(Un)common sense on climate change policy


When so much which is said, written and done in the name of climate change mitigation is tinged with a zealotry which insists that drastic action must be taken, despite the improbability of it happening, it is particularly refreshing to see a remarkably sensible new report from the University of Oxford and LSE.

How to Get Climate Change Back on Course clearly and concisely demolishes the myth that the Kyoto protocol and any successor which might possibly emerge from the Copenhagen conference later this year will have the claimed effect on emissions. It also highlights the ludicrously ambitious targets of the UK Climate Change Act, which would require a sustained rate of decarbonisation over twice that ever seen. That Kyoto places binding obligations on Annex 1 countries and the Climate Change Act targets are legally enforceable is meaningless: no sactions can force compliance.

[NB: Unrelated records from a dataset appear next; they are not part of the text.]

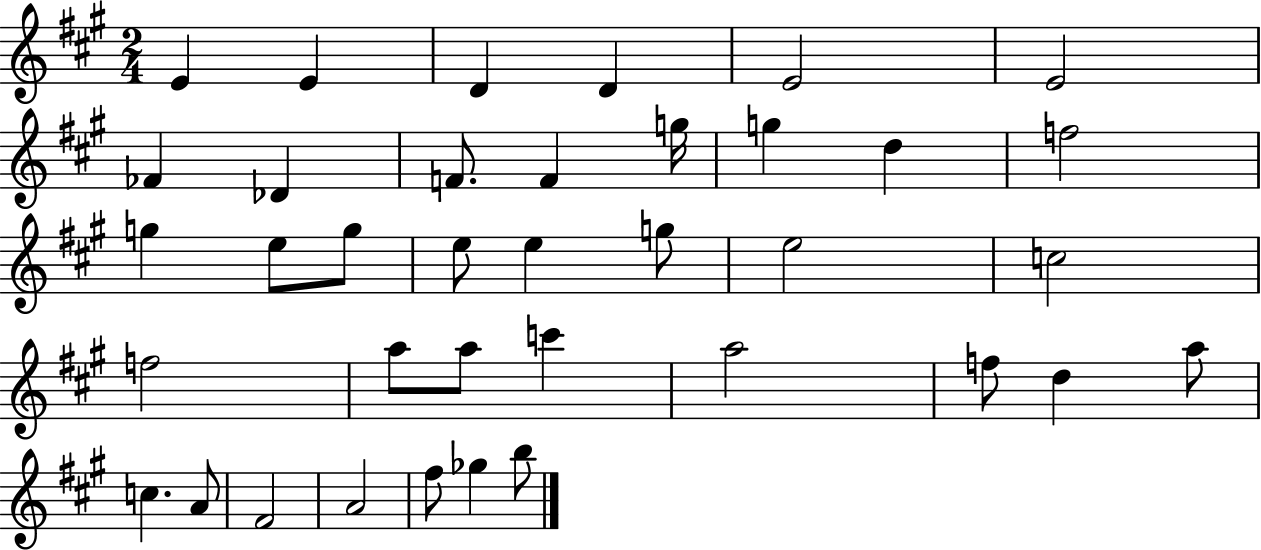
E4/q E4/q D4/q D4/q E4/h E4/h FES4/q Db4/q F4/e. F4/q G5/s G5/q D5/q F5/h G5/q E5/e G5/e E5/e E5/q G5/e E5/h C5/h F5/h A5/e A5/e C6/q A5/h F5/e D5/q A5/e C5/q. A4/e F#4/h A4/h F#5/e Gb5/q B5/e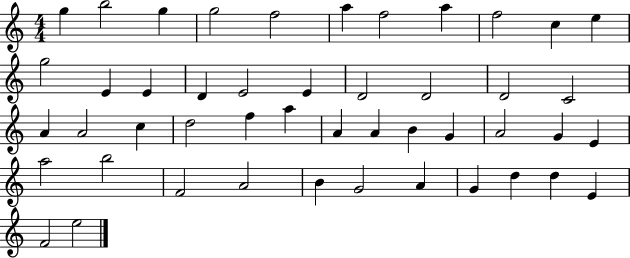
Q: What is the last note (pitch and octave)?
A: E5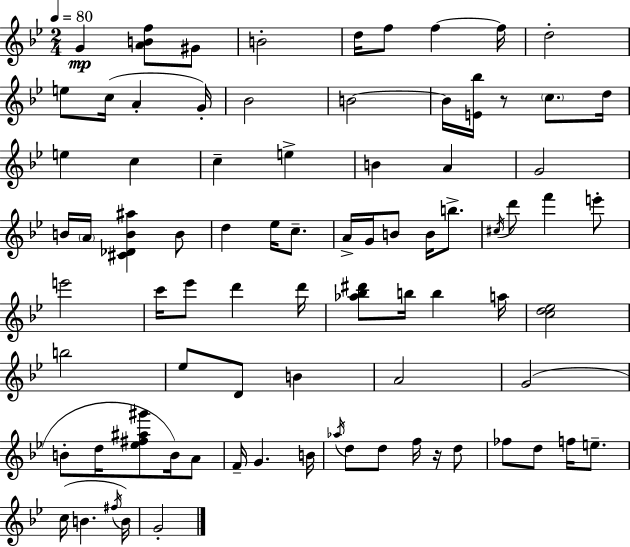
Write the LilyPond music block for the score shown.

{
  \clef treble
  \numericTimeSignature
  \time 2/4
  \key g \minor
  \tempo 4 = 80
  \repeat volta 2 { g'4\mp <a' b' f''>8 gis'8 | b'2-. | d''16 f''8 f''4~~ f''16 | d''2-. | \break e''8 c''16( a'4-. g'16-.) | bes'2 | b'2~~ | b'16 <e' bes''>16 r8 \parenthesize c''8. d''16 | \break e''4 c''4 | c''4-- e''4-> | b'4 a'4 | g'2 | \break b'16 \parenthesize a'16 <cis' des' b' ais''>4 b'8 | d''4 ees''16 c''8.-- | a'16-> g'16 b'8 b'16 b''8.-> | \acciaccatura { cis''16 } d'''8 f'''4 e'''8-. | \break e'''2 | c'''16 ees'''8 d'''4 | d'''16 <aes'' bes'' dis'''>8 b''16 b''4 | a''16 <c'' d'' ees''>2 | \break b''2 | ees''8 d'8 b'4 | a'2 | g'2( | \break b'8-. d''16 <ees'' fis'' ais'' gis'''>8 b'16) a'8 | f'16-- g'4. | b'16 \acciaccatura { aes''16 } d''8 d''8 f''16 r16 | d''8 fes''8 d''8 f''16 e''8.-- | \break c''16( b'4. | \acciaccatura { fis''16 }) b'16 g'2-. | } \bar "|."
}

The authors of the report all subscribe to the view that carbon dioxide is the primary driver of climate change. These are not sceptics. However, they are realists, capable of independent thought and recognising that the current hypothesis may turn out to be false. They propose a policy which is lower cost, efficient and - most importantly - directly addresses the key issue of carbon intensity: a low, ring-fenced carbon tax to fund innovation policies. This is based on the simple truth that clean energy will only begin to dominate when it is cheaper to supply at the point of use than conventional sources. Such a carbon tax may turn out to be unnecessary, but it certainly beats the unholy mess of emissions control. This report should be required reading for all politicians.